Green rocket fuel types
Cryogenic fuel liquid methane + liquid oxygen is considered the most promising for rocket engines. It is very cheap, and in terms of characteristics, it occupies an intermediate position between RP1/LOX and LH2/LOX. This fuel pair will power the BE-4 engines of the new generation of Blue Origin’s New Shepard and New Glenn rockets, as well as the Raptor engines of the SpaceX Starship, designed to colonize the Moon and Mars. By the way, methane can be partially extracted on Mars, which will reduce the cost of delivering the fuel needed to return. And on Earth, methane is now being extracted from wood waste. That is a good answer to a pressing question – is rocket fuel renewable?
A unique type of green rocket fuel is offered by the British aerospace company Orbex Space. Its lightweight Prime rocket will fly LOX/bioLPG, a mixture of liquid oxygen and biopropane. https://www.calor.co.uk/biolpg Biopropane for Orbex is supplied by another British company, Calor, which receives gas as a by-product from biodiesel production. According to Orbex Space, their rocket will be 86% less toxic at launch than a similarly sized fossil-fuelled rocket.
Another British startup, Skyrora Ltd, is building an XL light orbital rocket with hydrogen peroxide/Ecosene propellant engines. Ecosene is a more productive analogue of RP-1, which is obtained by processing plastic waste. Skyrora XL engines produce approximately 40% fewer emissions, carbon dioxide, carbon monoxide, soot and sulphur than RP1/LOX engines.

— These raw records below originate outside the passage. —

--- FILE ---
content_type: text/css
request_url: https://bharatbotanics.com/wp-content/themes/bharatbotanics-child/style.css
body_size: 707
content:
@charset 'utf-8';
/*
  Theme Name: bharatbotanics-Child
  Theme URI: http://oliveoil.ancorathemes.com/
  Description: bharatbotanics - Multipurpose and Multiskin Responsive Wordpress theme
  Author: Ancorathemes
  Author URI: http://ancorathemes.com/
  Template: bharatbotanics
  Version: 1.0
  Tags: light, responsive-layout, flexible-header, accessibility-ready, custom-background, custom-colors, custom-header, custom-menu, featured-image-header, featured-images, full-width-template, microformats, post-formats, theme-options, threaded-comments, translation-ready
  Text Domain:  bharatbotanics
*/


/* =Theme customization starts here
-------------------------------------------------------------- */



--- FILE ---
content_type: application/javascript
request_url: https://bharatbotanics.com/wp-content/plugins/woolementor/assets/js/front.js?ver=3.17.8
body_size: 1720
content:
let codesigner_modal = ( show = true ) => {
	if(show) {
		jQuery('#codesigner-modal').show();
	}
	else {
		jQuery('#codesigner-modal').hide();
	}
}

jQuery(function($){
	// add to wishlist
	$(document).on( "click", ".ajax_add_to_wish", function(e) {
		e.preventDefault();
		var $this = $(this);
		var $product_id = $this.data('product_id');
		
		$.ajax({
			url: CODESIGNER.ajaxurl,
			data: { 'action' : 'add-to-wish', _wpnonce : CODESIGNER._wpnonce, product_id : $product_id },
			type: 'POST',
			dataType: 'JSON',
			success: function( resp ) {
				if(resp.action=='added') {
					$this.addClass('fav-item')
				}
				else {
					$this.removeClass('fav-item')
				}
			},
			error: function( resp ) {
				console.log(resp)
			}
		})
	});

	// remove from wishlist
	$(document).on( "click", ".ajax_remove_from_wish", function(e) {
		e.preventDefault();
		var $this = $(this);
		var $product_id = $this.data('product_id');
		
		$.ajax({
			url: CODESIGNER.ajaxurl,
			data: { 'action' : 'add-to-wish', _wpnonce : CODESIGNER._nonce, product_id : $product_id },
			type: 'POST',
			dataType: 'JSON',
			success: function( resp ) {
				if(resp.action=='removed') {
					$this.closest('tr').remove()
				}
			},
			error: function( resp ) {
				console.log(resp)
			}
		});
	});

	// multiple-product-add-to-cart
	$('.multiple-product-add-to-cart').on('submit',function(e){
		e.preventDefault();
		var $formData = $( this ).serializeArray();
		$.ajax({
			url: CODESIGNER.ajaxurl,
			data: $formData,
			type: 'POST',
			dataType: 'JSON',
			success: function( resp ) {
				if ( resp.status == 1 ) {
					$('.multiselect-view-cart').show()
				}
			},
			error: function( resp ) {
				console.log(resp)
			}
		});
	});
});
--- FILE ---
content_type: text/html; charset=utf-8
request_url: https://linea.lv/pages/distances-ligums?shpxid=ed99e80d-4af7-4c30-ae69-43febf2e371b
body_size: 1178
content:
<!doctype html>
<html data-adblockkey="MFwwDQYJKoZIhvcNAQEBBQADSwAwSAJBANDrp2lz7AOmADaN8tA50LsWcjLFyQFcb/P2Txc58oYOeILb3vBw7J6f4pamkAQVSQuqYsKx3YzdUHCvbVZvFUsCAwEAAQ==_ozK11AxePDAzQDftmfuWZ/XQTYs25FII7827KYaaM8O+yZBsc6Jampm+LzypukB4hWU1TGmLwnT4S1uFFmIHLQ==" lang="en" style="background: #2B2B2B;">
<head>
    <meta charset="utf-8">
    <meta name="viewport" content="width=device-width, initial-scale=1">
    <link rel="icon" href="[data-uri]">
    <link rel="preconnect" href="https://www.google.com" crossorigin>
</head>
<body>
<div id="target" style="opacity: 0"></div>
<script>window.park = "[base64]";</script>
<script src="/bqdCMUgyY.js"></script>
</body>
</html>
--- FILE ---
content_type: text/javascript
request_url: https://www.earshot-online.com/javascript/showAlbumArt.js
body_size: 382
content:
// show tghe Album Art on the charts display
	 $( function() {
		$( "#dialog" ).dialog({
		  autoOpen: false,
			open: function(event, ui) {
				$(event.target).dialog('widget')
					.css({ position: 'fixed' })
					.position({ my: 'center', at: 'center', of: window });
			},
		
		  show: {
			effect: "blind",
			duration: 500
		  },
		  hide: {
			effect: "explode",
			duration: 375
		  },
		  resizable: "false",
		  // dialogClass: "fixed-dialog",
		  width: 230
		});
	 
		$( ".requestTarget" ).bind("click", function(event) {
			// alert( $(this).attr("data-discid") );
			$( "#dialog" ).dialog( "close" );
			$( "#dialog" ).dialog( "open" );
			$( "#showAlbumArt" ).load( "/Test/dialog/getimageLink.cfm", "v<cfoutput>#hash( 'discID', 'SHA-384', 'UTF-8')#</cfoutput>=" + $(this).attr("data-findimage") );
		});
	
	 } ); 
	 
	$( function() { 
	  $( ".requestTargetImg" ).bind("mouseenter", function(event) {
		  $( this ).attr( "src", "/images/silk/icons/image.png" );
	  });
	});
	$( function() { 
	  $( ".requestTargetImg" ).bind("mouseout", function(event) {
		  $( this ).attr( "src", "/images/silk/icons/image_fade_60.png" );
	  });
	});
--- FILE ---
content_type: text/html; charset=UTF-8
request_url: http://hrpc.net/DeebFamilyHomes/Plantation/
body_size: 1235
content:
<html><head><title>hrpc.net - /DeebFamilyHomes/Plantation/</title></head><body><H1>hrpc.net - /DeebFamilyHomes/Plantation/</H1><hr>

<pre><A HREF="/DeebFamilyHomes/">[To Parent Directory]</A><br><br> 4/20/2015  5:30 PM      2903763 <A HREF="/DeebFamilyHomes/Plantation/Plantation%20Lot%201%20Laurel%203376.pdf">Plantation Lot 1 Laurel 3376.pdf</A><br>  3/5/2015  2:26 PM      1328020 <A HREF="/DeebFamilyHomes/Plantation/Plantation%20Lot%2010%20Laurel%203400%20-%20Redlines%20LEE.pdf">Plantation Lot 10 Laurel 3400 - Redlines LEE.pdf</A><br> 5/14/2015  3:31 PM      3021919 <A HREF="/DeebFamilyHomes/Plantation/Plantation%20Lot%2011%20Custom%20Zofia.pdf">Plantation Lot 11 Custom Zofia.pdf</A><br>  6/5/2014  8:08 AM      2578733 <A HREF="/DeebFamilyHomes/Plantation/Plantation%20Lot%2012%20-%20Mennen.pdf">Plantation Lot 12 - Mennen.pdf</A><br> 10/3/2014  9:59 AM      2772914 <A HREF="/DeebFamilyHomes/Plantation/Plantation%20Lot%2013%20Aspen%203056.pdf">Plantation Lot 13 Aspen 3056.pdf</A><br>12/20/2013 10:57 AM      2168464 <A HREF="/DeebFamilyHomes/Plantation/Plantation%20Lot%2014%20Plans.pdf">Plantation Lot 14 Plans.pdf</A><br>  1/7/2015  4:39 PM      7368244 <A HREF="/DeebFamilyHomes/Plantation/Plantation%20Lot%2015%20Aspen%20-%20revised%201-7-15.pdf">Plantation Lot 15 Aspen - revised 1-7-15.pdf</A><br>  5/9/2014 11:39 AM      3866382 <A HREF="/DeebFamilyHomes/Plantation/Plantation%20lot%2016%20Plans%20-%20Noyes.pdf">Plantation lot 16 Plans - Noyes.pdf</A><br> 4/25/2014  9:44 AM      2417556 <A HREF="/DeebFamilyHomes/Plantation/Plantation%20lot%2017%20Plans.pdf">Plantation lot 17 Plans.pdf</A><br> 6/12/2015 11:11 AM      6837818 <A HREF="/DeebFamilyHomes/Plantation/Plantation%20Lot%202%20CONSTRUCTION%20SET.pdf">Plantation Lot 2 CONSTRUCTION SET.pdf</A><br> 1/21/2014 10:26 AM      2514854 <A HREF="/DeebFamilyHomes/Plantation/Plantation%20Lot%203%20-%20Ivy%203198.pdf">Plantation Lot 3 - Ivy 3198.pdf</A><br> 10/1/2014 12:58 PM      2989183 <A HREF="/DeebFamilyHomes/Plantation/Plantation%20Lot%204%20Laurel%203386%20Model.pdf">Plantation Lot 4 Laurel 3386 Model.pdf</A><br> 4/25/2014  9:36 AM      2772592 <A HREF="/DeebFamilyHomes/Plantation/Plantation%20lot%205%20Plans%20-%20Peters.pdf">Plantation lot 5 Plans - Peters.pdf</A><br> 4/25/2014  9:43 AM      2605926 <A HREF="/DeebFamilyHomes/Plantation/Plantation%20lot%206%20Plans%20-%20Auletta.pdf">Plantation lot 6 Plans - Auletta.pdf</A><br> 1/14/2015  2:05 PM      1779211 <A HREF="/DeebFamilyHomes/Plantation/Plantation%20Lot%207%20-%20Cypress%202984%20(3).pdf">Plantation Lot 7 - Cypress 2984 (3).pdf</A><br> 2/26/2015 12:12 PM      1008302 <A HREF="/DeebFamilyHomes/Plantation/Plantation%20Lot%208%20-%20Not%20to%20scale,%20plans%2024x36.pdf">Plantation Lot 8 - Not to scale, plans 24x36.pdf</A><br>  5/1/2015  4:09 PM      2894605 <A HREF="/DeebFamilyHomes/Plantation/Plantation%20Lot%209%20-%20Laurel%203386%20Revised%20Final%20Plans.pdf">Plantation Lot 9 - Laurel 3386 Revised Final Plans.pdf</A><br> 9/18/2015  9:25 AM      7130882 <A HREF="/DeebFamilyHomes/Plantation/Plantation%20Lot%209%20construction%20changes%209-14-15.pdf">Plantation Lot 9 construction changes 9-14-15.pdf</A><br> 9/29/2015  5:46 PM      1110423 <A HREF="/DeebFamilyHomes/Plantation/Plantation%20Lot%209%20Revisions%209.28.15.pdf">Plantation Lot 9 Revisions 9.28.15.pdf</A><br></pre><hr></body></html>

But the American startup bluShift Aerospace is developing an ultra-light rocket Stardust on solid biofuel obtained from agricultural waste. According to the company, their biofuels are completely non-toxic, carbon-neutral and can be purchased from farms across America.
These are just a few examples of how humanity is trying to save the planet. We see how automotive companies follow Tesla in the mass production of electric cars, aircraft manufacturers are seriously thinking about low-emission aircraft projects, and industrial giants, albeit slowly, are switching to wind power. The future is inevitable for green propellant fuels if, of course, we want to have a future.